**Provided data**
● ● ● ●

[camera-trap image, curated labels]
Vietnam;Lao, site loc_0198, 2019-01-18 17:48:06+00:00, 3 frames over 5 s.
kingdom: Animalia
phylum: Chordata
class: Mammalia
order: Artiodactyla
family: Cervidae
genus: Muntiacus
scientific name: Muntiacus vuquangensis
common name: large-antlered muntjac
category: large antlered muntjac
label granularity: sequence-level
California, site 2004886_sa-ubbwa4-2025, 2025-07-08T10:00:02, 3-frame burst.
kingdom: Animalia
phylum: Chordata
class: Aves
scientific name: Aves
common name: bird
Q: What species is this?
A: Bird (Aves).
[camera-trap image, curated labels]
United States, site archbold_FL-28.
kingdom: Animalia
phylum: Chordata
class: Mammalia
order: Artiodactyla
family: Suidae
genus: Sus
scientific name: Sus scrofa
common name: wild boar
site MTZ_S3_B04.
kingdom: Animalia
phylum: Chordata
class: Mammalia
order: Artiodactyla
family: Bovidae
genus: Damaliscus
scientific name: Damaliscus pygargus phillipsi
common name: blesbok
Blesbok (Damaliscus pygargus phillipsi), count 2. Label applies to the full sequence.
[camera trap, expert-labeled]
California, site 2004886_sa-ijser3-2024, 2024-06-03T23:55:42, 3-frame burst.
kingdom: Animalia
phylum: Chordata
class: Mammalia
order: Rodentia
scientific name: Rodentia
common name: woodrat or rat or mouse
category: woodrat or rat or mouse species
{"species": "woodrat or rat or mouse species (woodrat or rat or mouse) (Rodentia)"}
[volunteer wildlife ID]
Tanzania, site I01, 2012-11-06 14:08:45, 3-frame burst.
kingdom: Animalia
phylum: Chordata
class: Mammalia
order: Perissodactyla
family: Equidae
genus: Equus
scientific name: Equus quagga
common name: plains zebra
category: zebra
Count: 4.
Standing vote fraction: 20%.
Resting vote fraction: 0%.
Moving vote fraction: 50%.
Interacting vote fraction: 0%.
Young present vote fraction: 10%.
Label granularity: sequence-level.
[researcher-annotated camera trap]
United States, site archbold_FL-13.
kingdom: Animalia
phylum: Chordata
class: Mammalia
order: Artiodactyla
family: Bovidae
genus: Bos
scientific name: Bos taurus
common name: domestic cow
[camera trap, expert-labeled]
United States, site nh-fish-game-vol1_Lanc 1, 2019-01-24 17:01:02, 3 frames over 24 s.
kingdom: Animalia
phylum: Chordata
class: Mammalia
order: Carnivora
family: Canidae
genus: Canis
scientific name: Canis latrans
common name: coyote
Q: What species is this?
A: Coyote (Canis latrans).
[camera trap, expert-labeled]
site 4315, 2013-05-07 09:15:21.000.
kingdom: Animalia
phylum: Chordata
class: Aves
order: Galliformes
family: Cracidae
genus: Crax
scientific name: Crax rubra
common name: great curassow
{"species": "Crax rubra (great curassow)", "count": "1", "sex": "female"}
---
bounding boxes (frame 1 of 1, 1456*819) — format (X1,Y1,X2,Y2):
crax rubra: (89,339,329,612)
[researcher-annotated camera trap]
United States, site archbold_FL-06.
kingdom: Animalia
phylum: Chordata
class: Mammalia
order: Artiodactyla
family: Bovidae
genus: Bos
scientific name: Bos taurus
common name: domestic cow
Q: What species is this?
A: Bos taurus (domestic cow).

● ● ● ●

**Exercise prompt**
Output the entries exactly. Leave nothing out.

**Solution to the exercise**
[camera-trap image, curated labels]
Vietnam;Lao, site loc_0198, 2019-01-18 17:48:06+00:00, 3 frames over 5 s.
kingdom: Animalia
phylum: Chordata
class: Mammalia
order: Artiodactyla
family: Cervidae
genus: Muntiacus
scientific name: Muntiacus vuquangensis
common name: large-antlered muntjac
category: large antlered muntjac
label granularity: sequence-level
California, site 2004886_sa-ubbwa4-2025, 2025-07-08T10:00:02, 3-frame burst.
kingdom: Animalia
phylum: Chordata
class: Aves
scientific name: Aves
common name: bird
Q: What species is this?
A: Bird (Aves).
[camera-trap image, curated labels]
United States, site archbold_FL-28.
kingdom: Animalia
phylum: Chordata
class: Mammalia
order: Artiodactyla
family: Suidae
genus: Sus
scientific name: Sus scrofa
common name: wild boar
site MTZ_S3_B04.
kingdom: Animalia
phylum: Chordata
class: Mammalia
order: Artiodactyla
family: Bovidae
genus: Damaliscus
scientific name: Damaliscus pygargus phillipsi
common name: blesbok
Blesbok (Damaliscus pygargus phillipsi), count 2. Label applies to the full sequence.
[camera trap, expert-labeled]
California, site 2004886_sa-ijser3-2024, 2024-06-03T23:55:42, 3-frame burst.
kingdom: Animalia
phylum: Chordata
class: Mammalia
order: Rodentia
scientific name: Rodentia
common name: woodrat or rat or mouse
category: woodrat or rat or mouse species
{"species": "woodrat or rat or mouse species (woodrat or rat or mouse) (Rodentia)"}
[volunteer wildlife ID]
Tanzania, site I01, 2012-11-06 14:08:45, 3-frame burst.
kingdom: Animalia
phylum: Chordata
class: Mammalia
order: Perissodactyla
family: Equidae
genus: Equus
scientific name: Equus quagga
common name: plains zebra
category: zebra
Count: 4.
Standing vote fraction: 20%.
Resting vote fraction: 0%.
Moving vote fraction: 50%.
Interacting vote fraction: 0%.
Young present vote fraction: 10%.
Label granularity: sequence-level.
[researcher-annotated camera trap]
United States, site archbold_FL-13.
kingdom: Animalia
phylum: Chordata
class: Mammalia
order: Artiodactyla
family: Bovidae
genus: Bos
scientific name: Bos taurus
common name: domestic cow
[camera trap, expert-labeled]
United States, site nh-fish-game-vol1_Lanc 1, 2019-01-24 17:01:02, 3 frames over 24 s.
kingdom: Animalia
phylum: Chordata
class: Mammalia
order: Carnivora
family: Canidae
genus: Canis
scientific name: Canis latrans
common name: coyote
Q: What species is this?
A: Coyote (Canis latrans).
[camera trap, expert-labeled]
site 4315, 2013-05-07 09:15:21.000.
kingdom: Animalia
phylum: Chordata
class: Aves
order: Galliformes
family: Cracidae
genus: Crax
scientific name: Crax rubra
common name: great curassow
{"species": "Crax rubra (great curassow)", "count": "1", "sex": "female"}
---
bounding boxes (frame 1 of 1, 1456*819) — format (X1,Y1,X2,Y2):
crax rubra: (89,339,329,612)
[researcher-annotated camera trap]
United States, site archbold_FL-06.
kingdom: Animalia
phylum: Chordata
class: Mammalia
order: Artiodactyla
family: Bovidae
genus: Bos
scientific name: Bos taurus
common name: domestic cow
Q: What species is this?
A: Bos taurus (domestic cow).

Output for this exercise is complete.